Items from a dataset
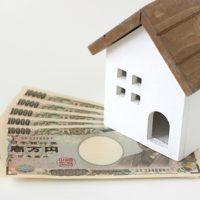 空き家整理の費用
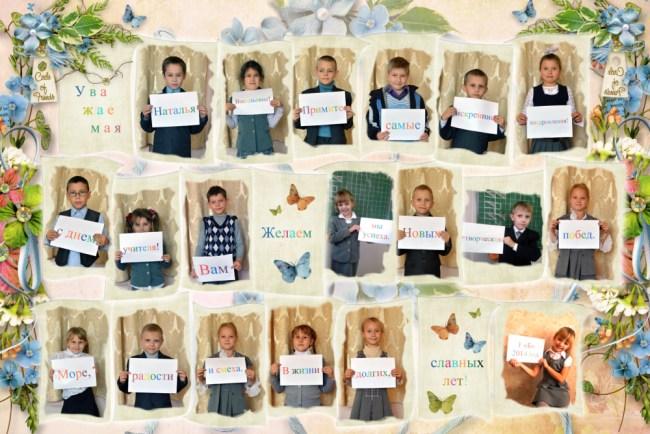 Як оригінально і запоминающеся привітати вчителя з Днем народження?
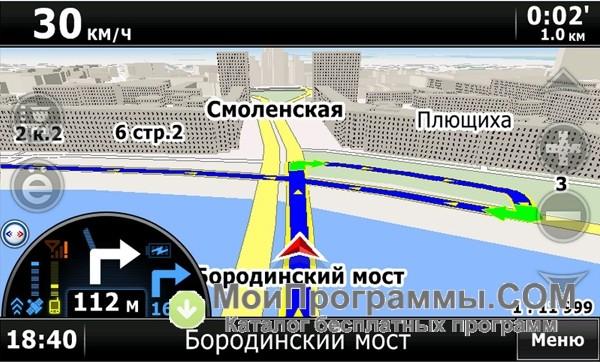 Программа навител для навигатора скачать бесплатно 2016 россия торрент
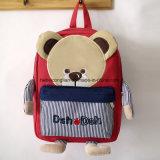Hot Selling New Design Soft Plush Toy Bear Animal Baby Packback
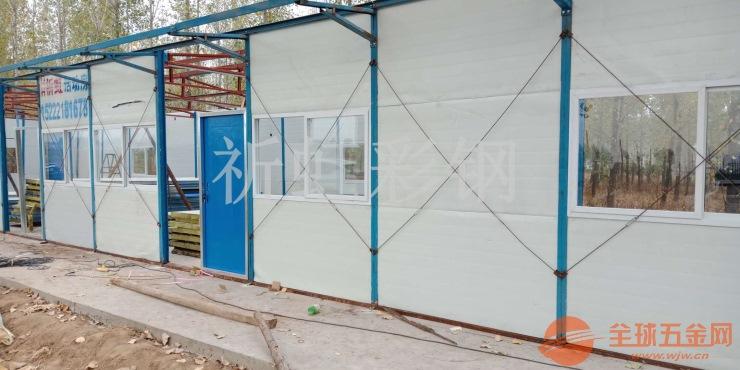 唐山厂家搭建活动房工地用彩钢房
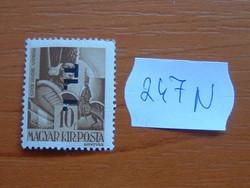 MAGYAR KIR. POSTA 1946 Overprints 247N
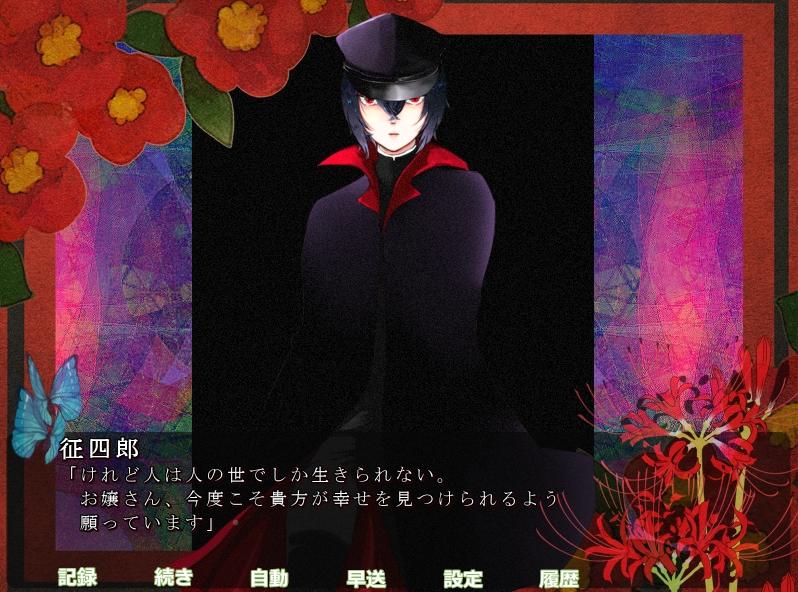 f:id:yugurekou:20200511234851p:plain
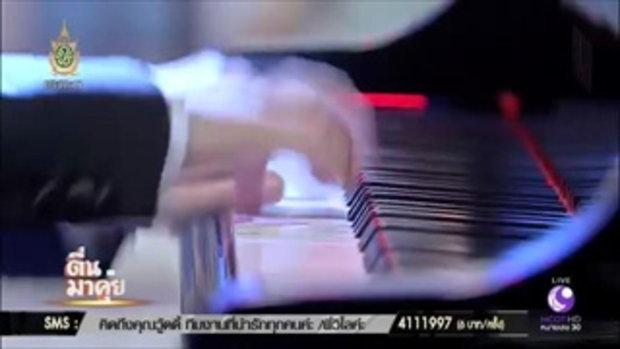 """""""น้องบิงโก"""" เป็นแชมป์แข่งเปียโน 5 ประเทศ!!"""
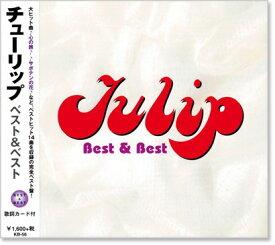 チューリップ ベスト&ベスト (CD)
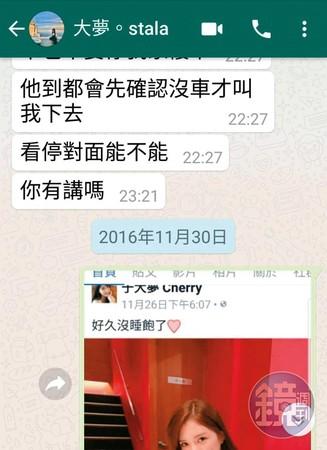▲羅志祥爆小三。(圖/鏡週刊提供)
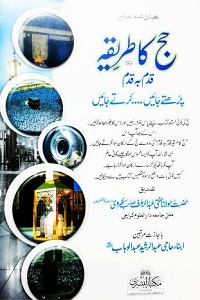 Hajj ka Tareeqa Qadam Ba Qadam By Abna e Haji Abdur Rasheed Abdul Wahab حج کا طریقہ قدم بہ قدم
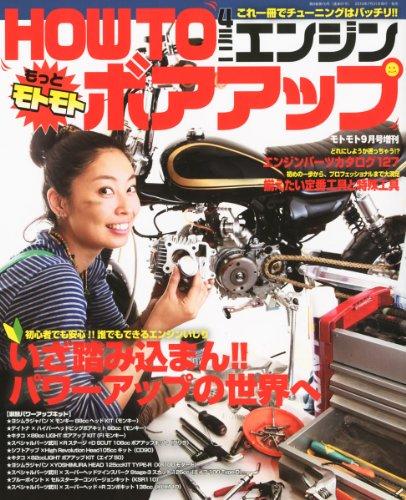 モトモト増刊 HOW To 4ミニエンジンボアアップ 2010年 09月号 [雑誌]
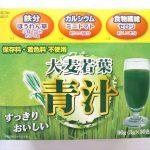 ユーワ 大麦若葉青汁 90g(3g×30包)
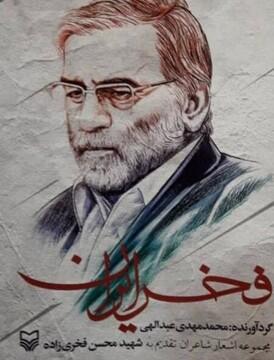 رونمایی از مجموعه شعر «فخر ایران» در حوزه هنری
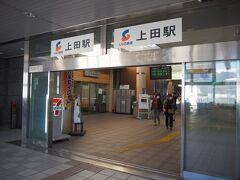 1時間ほどで上田駅に到着。  上田は新幹線も止まる大きな駅です。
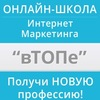 Обучение в Севастополе | Бизнес в Интернете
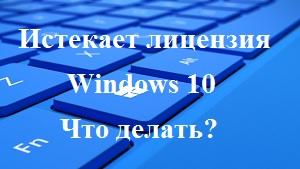 Истекает лицензия Windows 10 что делать?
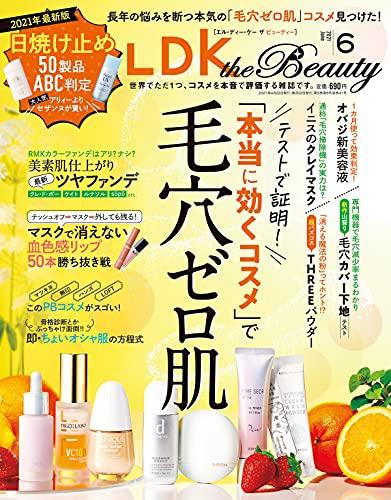 LDK the Beauty (エル・ディー・ケー ザ ビューティー)2021年6月号 [雑誌]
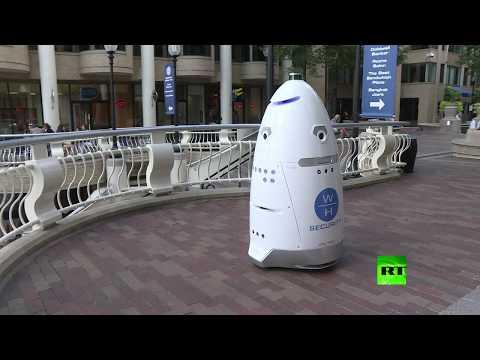 العرب اليوم - شاهد ابتكار روبوت يقوم بدوريات في أحد شوارع العاصمة الأميركية واشنطن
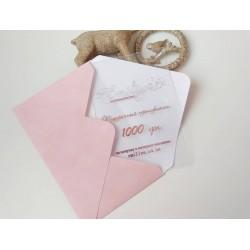 Подарочный сертификат на 300 грн в бархатном конверте на покупку в интернет-магазине emiliya.od.ua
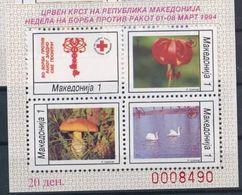 Macedoine 1994 Nobel Red Cross Croix Rouge Mushrooms Champignons MNH - Prix Nobel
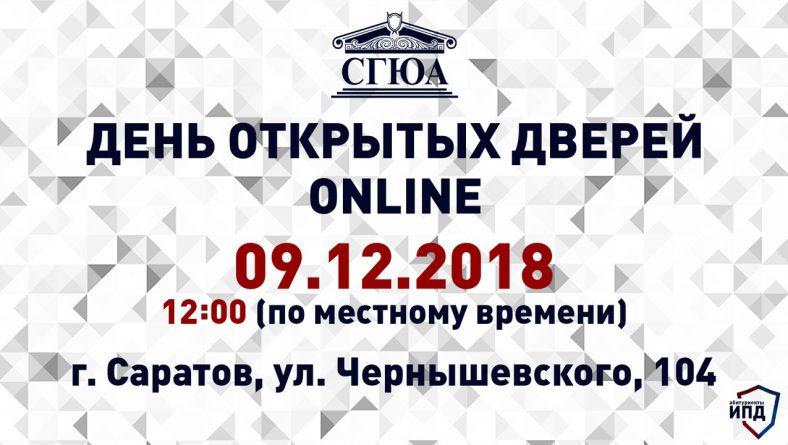 9 декабря в 12:00 (11:00 по московскому времени) в Саратовской государственной юридической академии состоится День открытых дверей в режиме Online!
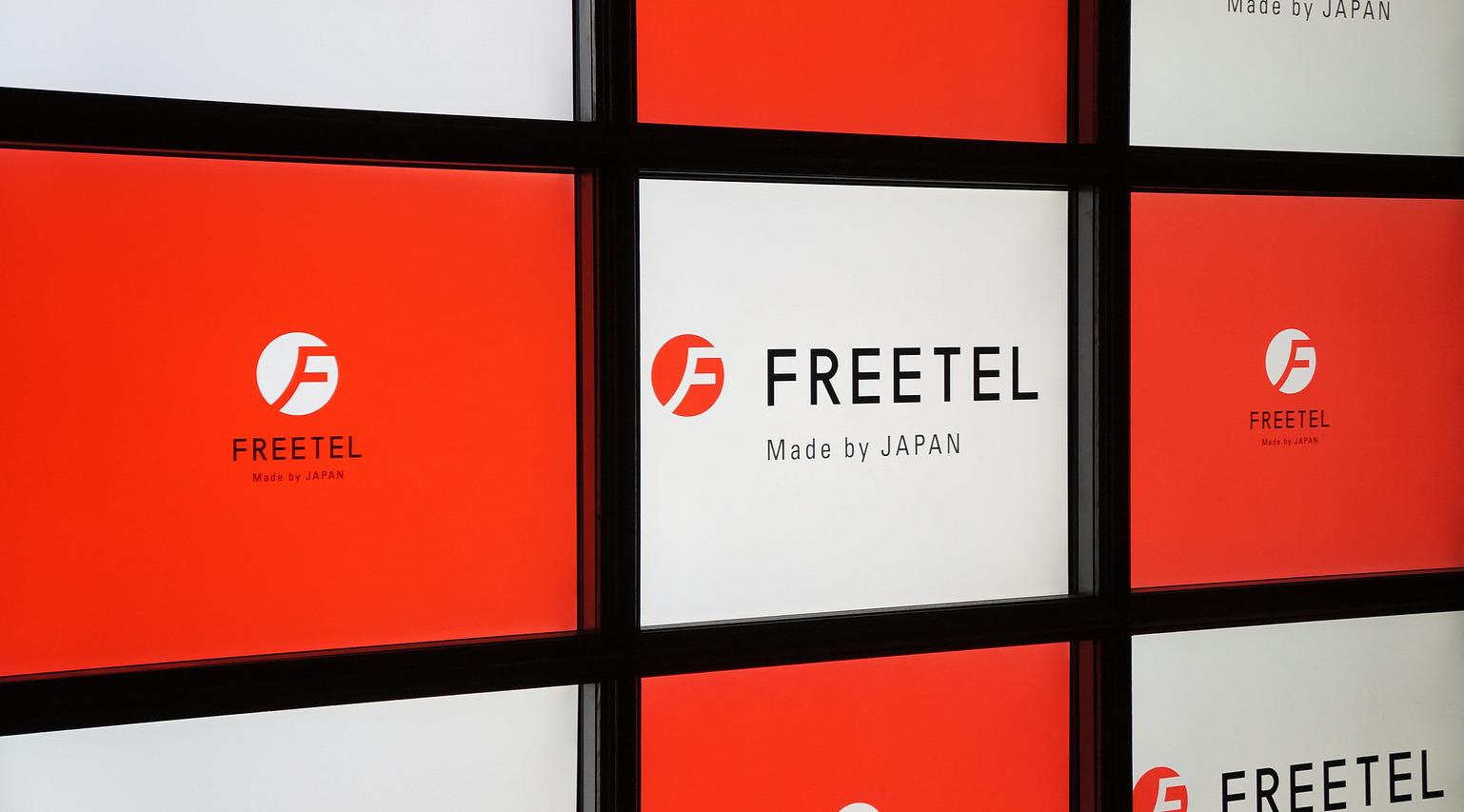 「フリーテル」のプラスワン・マーケティングが倒産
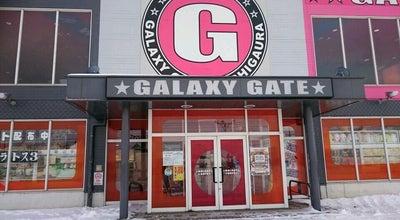 Photo of Arcade GALAXY GATE星が浦 at 星が浦大通2-5, 釧路市 084-0912, Japan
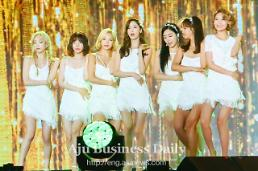 .Girls Generation to come back in August.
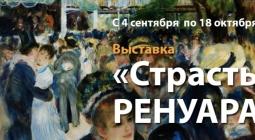 Выставка «Страсть РЕНУАРА» в Твери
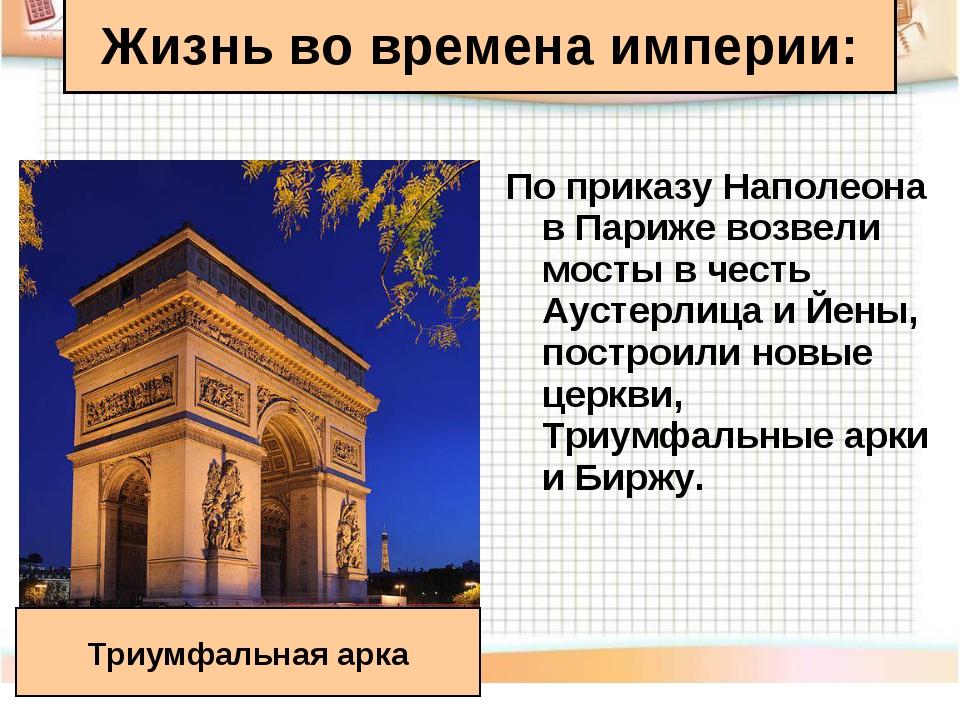 Жизнь во времена империи: По приказу Наполеона в Париже возвели мосты в честь...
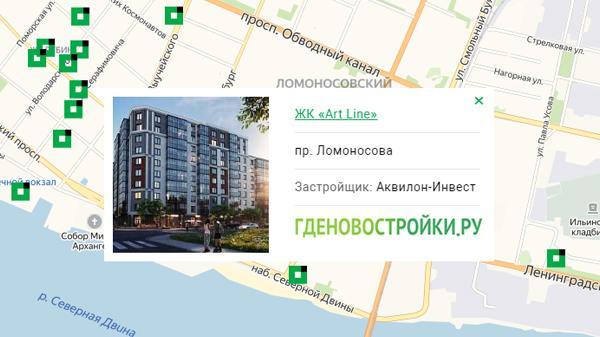Новостройка ЖК «Art Line» на карте Архангельска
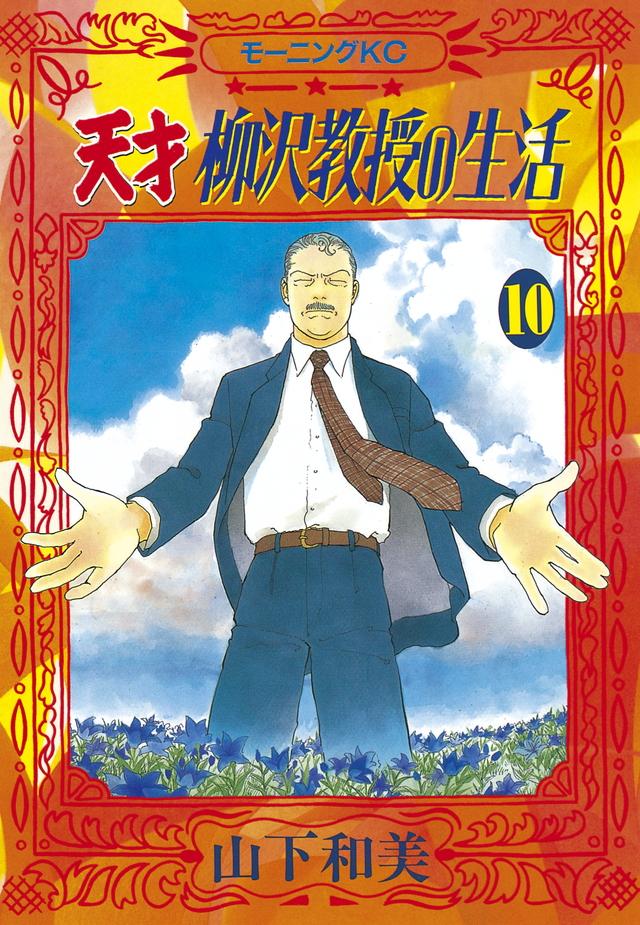 天才 柳沢教授の生活(10)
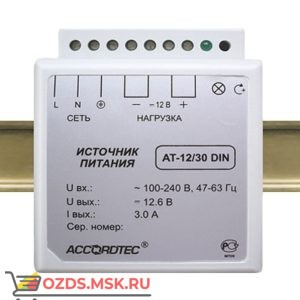 AccordTec AT-12/30(DIN) Блок питания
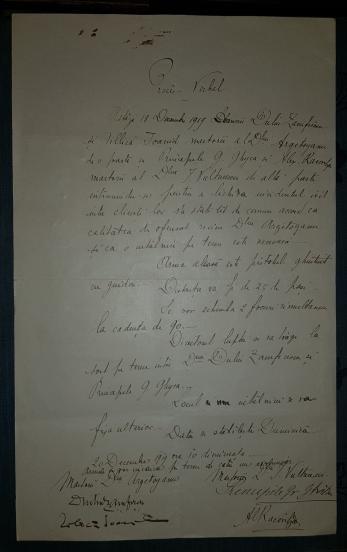 DOCUMENT, PROCES VERBAL DUEL - MARTORI, , ARGETOIANU, DUILIU ZAMFIRESCU, PRINCIPELE GR. GHIKA, AL. RACOVITZA, 1919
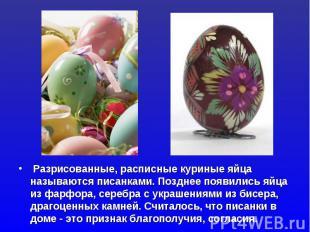 Разрисованные, расписные куриные яйца называются писанками. Позднее появились яй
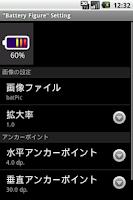 Screenshot of Battery Designer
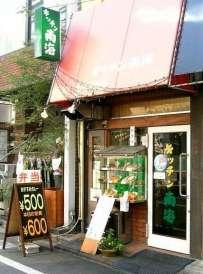 梅ヶ丘2 (5)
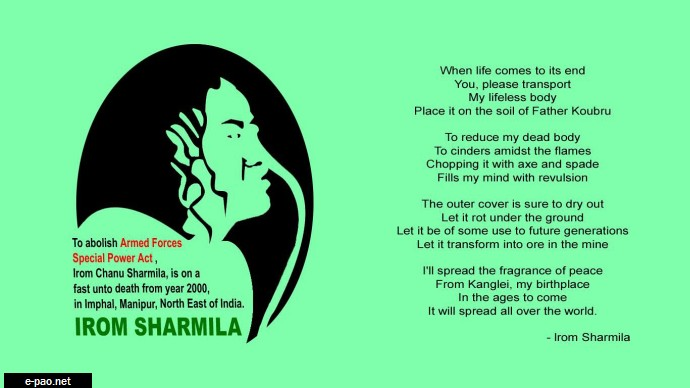 A Poem by Irom Sharmila with picture tribute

• EXERCISE AIM
When you reach the line that has "العرب اليوم - شاهد" in the data above, start repeating lines exactly, and stop after the line that has "back in August."; pictures stay out.

• SOLUTION
 العرب اليوم - شاهد ابتكار روبوت يقوم بدوريات في أحد شوارع العاصمة الأميركية واشنطن
 Подарочный сертификат на 300 грн в бархатном конверте на покупку в интернет-магазине emiliya.od.ua
 Macedoine 1994 Nobel Red Cross Croix Rouge Mushrooms Champignons MNH - Prix Nobel
 9 декабря в 12:00 (11:00 по московскому времени) в Саратовской государственной юридической академии состоится День открытых дверей в режиме Online!
 「フリーテル」のプラスワン・マーケティングが倒産
 Photo of Arcade GALAXY GATE星が浦 at 星が浦大通2-5, 釧路市 084-0912, Japan
 .Girls Generation to come back in August.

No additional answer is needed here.